**Problem to work on**
Restate the data word for word and leave the images out.

**Given data**
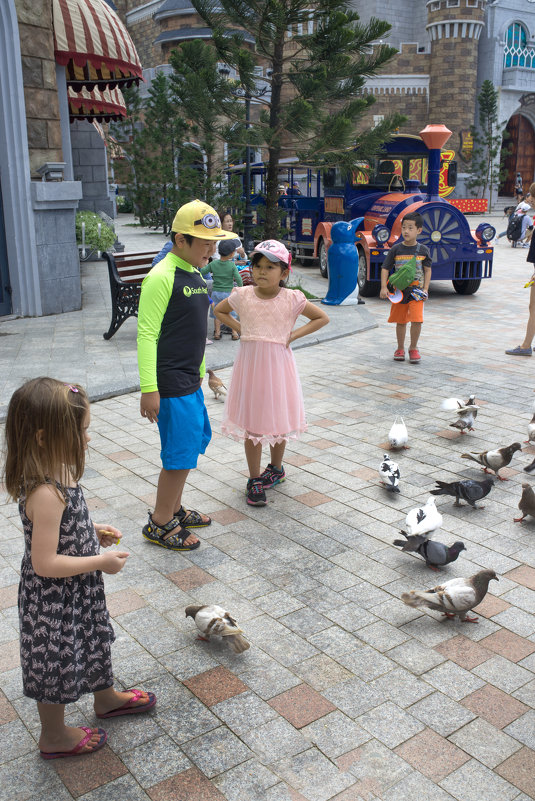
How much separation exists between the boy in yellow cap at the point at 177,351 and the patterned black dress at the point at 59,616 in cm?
→ 132

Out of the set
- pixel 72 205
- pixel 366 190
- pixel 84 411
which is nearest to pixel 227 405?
pixel 84 411

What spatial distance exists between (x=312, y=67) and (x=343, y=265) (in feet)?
9.73

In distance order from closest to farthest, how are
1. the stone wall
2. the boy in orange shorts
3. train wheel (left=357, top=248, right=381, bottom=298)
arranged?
the boy in orange shorts < the stone wall < train wheel (left=357, top=248, right=381, bottom=298)

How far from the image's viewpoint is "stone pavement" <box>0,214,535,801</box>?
99.0 inches

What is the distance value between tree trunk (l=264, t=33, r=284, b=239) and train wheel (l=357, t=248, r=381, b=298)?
166 cm

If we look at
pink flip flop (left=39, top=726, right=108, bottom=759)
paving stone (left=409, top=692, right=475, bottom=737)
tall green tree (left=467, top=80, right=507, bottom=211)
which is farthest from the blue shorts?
tall green tree (left=467, top=80, right=507, bottom=211)

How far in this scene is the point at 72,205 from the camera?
→ 1089 cm

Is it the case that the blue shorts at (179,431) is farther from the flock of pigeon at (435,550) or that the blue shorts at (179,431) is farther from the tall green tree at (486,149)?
the tall green tree at (486,149)

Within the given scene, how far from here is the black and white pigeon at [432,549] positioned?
3.78m

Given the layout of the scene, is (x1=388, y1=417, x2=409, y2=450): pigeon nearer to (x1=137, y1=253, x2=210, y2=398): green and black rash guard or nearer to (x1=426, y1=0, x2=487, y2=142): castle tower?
(x1=137, y1=253, x2=210, y2=398): green and black rash guard

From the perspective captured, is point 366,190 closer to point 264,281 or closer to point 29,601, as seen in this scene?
point 264,281

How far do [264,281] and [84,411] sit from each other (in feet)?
7.60

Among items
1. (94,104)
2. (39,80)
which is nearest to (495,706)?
(39,80)

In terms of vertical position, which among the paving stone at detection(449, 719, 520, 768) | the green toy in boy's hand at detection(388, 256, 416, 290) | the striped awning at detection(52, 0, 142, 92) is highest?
the striped awning at detection(52, 0, 142, 92)
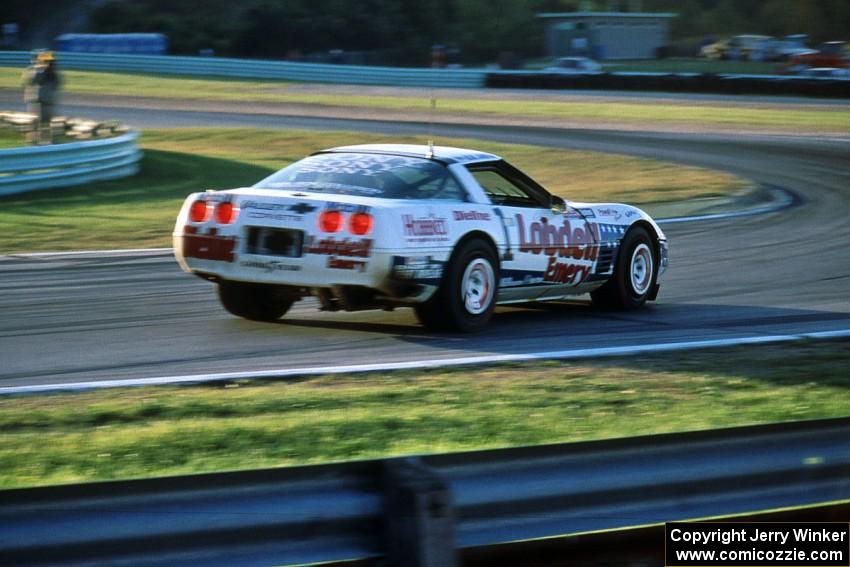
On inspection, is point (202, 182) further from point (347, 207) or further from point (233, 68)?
point (233, 68)

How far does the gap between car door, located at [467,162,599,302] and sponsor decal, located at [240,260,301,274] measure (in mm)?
1595

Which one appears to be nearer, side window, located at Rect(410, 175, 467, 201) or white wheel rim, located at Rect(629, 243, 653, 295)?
side window, located at Rect(410, 175, 467, 201)

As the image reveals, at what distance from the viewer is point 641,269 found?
10.4 metres

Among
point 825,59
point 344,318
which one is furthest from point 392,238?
point 825,59

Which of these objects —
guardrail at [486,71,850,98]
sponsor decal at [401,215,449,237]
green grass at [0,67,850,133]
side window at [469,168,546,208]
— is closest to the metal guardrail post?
sponsor decal at [401,215,449,237]

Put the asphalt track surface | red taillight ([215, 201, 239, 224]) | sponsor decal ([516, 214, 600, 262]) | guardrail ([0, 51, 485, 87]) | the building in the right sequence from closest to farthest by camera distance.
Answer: the asphalt track surface → red taillight ([215, 201, 239, 224]) → sponsor decal ([516, 214, 600, 262]) → guardrail ([0, 51, 485, 87]) → the building

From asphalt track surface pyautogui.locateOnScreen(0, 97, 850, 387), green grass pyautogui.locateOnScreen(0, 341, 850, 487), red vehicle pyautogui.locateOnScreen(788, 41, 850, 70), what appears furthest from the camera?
red vehicle pyautogui.locateOnScreen(788, 41, 850, 70)

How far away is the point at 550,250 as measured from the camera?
9406 millimetres

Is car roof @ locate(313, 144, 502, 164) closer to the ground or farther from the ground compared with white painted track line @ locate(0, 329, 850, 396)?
farther from the ground

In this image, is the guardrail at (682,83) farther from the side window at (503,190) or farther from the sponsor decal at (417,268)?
the sponsor decal at (417,268)

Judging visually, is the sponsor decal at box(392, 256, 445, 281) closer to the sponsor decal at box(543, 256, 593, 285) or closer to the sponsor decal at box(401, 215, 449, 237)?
the sponsor decal at box(401, 215, 449, 237)

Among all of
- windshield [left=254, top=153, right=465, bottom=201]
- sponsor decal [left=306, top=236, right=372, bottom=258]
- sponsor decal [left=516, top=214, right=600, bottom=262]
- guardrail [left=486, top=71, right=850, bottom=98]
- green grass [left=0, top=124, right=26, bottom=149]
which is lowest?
green grass [left=0, top=124, right=26, bottom=149]

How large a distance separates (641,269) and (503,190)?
1678 mm

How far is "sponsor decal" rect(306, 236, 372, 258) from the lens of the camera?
7.98 m
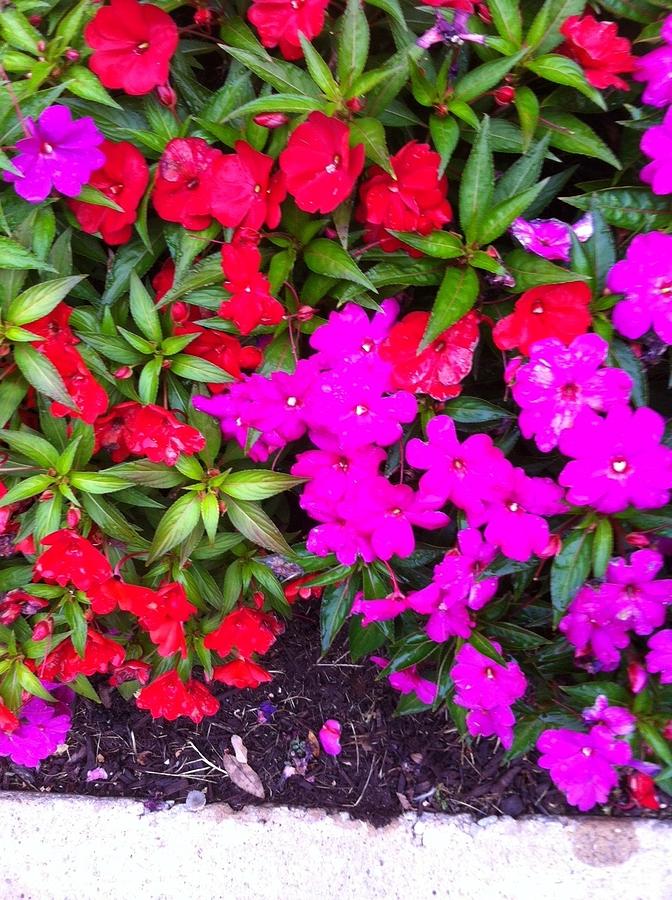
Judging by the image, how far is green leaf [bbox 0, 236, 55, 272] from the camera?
1265 millimetres

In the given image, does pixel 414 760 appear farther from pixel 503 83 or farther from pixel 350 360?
pixel 503 83

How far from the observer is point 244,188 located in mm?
1210

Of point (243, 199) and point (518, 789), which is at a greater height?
point (243, 199)

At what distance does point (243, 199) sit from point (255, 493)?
524 mm

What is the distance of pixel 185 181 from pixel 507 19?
570mm

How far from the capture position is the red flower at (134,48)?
1171 millimetres

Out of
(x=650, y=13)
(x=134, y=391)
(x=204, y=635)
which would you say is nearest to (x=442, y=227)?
(x=650, y=13)

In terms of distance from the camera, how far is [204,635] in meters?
1.67

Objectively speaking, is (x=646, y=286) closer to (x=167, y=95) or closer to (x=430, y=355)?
(x=430, y=355)

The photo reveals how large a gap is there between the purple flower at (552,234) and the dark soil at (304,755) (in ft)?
4.16

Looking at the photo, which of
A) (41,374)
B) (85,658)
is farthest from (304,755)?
(41,374)

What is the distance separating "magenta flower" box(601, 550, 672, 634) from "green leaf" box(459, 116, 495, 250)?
2.12ft

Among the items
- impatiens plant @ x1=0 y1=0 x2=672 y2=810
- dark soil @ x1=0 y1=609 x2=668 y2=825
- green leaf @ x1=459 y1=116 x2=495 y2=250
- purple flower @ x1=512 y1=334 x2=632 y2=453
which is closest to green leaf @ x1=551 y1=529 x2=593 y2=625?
impatiens plant @ x1=0 y1=0 x2=672 y2=810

**Correct result**
How much separation exists between the boy in yellow cap at the point at 177,351 and the patterned black dress at the point at 59,616 in cm?
→ 132

Out of the set
- pixel 72 205
- pixel 366 190
- pixel 84 411
which is nearest to pixel 227 405?
pixel 84 411

What spatial distance exists between (x=312, y=67) and (x=343, y=265) (in feet)?
9.73

In distance order from closest to farthest, how are
1. the stone wall
2. the boy in orange shorts
3. train wheel (left=357, top=248, right=381, bottom=298)
arranged?
the boy in orange shorts < the stone wall < train wheel (left=357, top=248, right=381, bottom=298)

How far from the image's viewpoint is "stone pavement" <box>0,214,535,801</box>?
99.0 inches

What is the distance value between tree trunk (l=264, t=33, r=284, b=239) and train wheel (l=357, t=248, r=381, b=298)?
166 cm

If we look at
pink flip flop (left=39, top=726, right=108, bottom=759)
paving stone (left=409, top=692, right=475, bottom=737)
tall green tree (left=467, top=80, right=507, bottom=211)
which is farthest from the blue shorts?
tall green tree (left=467, top=80, right=507, bottom=211)

How far in this scene is the point at 72,205 from the camera?
→ 1089 cm

Is it the case that the blue shorts at (179,431) is farther from the flock of pigeon at (435,550) or that the blue shorts at (179,431) is farther from the tall green tree at (486,149)?
the tall green tree at (486,149)

Within the given scene, how far from here is the black and white pigeon at [432,549] positioned?
3.78m

Given the layout of the scene, is (x1=388, y1=417, x2=409, y2=450): pigeon nearer to (x1=137, y1=253, x2=210, y2=398): green and black rash guard or nearer to (x1=426, y1=0, x2=487, y2=142): castle tower?
(x1=137, y1=253, x2=210, y2=398): green and black rash guard

From the perspective captured, is point 366,190 closer to point 264,281 or closer to point 29,601, as seen in this scene?
point 264,281

How far do [264,281] and [84,411] sit from each other (in feet)?
7.60

Among items
1. (94,104)
2. (39,80)
which is nearest to (495,706)?
(39,80)

In terms of vertical position, which among the paving stone at detection(449, 719, 520, 768) | the green toy in boy's hand at detection(388, 256, 416, 290) | the striped awning at detection(52, 0, 142, 92) is highest?
the striped awning at detection(52, 0, 142, 92)
On inspection, is point (202, 182) further from point (347, 207) or further from point (233, 68)?
point (233, 68)

How far does the gap between car door, located at [467,162,599,302] and sponsor decal, located at [240,260,301,274] measure (in mm)?
1595

Which one appears to be nearer, side window, located at Rect(410, 175, 467, 201) or white wheel rim, located at Rect(629, 243, 653, 295)?
side window, located at Rect(410, 175, 467, 201)

As the image reveals, at what distance from the viewer is point 641,269 found?
10.4 metres

Among
point 825,59
point 344,318
which one is furthest from point 392,238?
point 825,59

Which of these objects —
guardrail at [486,71,850,98]
sponsor decal at [401,215,449,237]
green grass at [0,67,850,133]
side window at [469,168,546,208]
— is closest to the metal guardrail post?
sponsor decal at [401,215,449,237]

Put the asphalt track surface | red taillight ([215, 201, 239, 224]) | sponsor decal ([516, 214, 600, 262]) | guardrail ([0, 51, 485, 87]) | the building in the right sequence from closest to farthest by camera distance.
Answer: the asphalt track surface → red taillight ([215, 201, 239, 224]) → sponsor decal ([516, 214, 600, 262]) → guardrail ([0, 51, 485, 87]) → the building

From asphalt track surface pyautogui.locateOnScreen(0, 97, 850, 387), green grass pyautogui.locateOnScreen(0, 341, 850, 487), red vehicle pyautogui.locateOnScreen(788, 41, 850, 70), what appears furthest from the camera?
red vehicle pyautogui.locateOnScreen(788, 41, 850, 70)

How far away is the point at 550,250 as measured from the camera?
9406 millimetres

Is car roof @ locate(313, 144, 502, 164) closer to the ground or farther from the ground compared with white painted track line @ locate(0, 329, 850, 396)?
farther from the ground

In this image, is the guardrail at (682,83) farther from the side window at (503,190) or farther from the sponsor decal at (417,268)?
the sponsor decal at (417,268)

Judging visually, is the sponsor decal at box(392, 256, 445, 281) closer to the sponsor decal at box(543, 256, 593, 285) or closer to the sponsor decal at box(401, 215, 449, 237)?
the sponsor decal at box(401, 215, 449, 237)

Among all of
- windshield [left=254, top=153, right=465, bottom=201]
- sponsor decal [left=306, top=236, right=372, bottom=258]
- sponsor decal [left=516, top=214, right=600, bottom=262]
- guardrail [left=486, top=71, right=850, bottom=98]
- green grass [left=0, top=124, right=26, bottom=149]
which is lowest?
green grass [left=0, top=124, right=26, bottom=149]

How large a distance separates (641,269) and (503,190)?
1678 mm

How far is "sponsor decal" rect(306, 236, 372, 258) from the lens of the camera?
7.98 m
Judging by the image, how far is green leaf [bbox 0, 236, 55, 272] from the camera?
1265 millimetres

In the given image, does pixel 414 760 appear farther from pixel 503 83 or farther from pixel 350 360?
pixel 503 83

How far from the observer is point 244,188 located in mm?
1210

Of point (243, 199) and point (518, 789), which is at a greater height?
point (243, 199)

At what distance does point (243, 199) sit from point (255, 493)?
524 mm

What is the distance of pixel 185 181 from pixel 507 19?
570mm

How far from the capture position is the red flower at (134,48)?
1171 millimetres

Out of
(x=650, y=13)
(x=134, y=391)
(x=204, y=635)
which would you say is nearest to (x=442, y=227)?
(x=650, y=13)

In terms of distance from the camera, how far is [204,635] in meters?
1.67

Objectively speaking, is (x=646, y=286) closer to (x=167, y=95) or closer to (x=430, y=355)?
(x=430, y=355)

The photo reveals how large a gap is there between the purple flower at (552,234) and the dark soil at (304,755) (in ft)?
4.16

Looking at the photo, which of
A) (41,374)
B) (85,658)
is farthest from (304,755)?
(41,374)

What is the distance separating "magenta flower" box(601, 550, 672, 634) from "green leaf" box(459, 116, 495, 250)?
2.12ft

Among the items
- impatiens plant @ x1=0 y1=0 x2=672 y2=810
- dark soil @ x1=0 y1=609 x2=668 y2=825
- green leaf @ x1=459 y1=116 x2=495 y2=250
- purple flower @ x1=512 y1=334 x2=632 y2=453
which is closest to green leaf @ x1=551 y1=529 x2=593 y2=625?
impatiens plant @ x1=0 y1=0 x2=672 y2=810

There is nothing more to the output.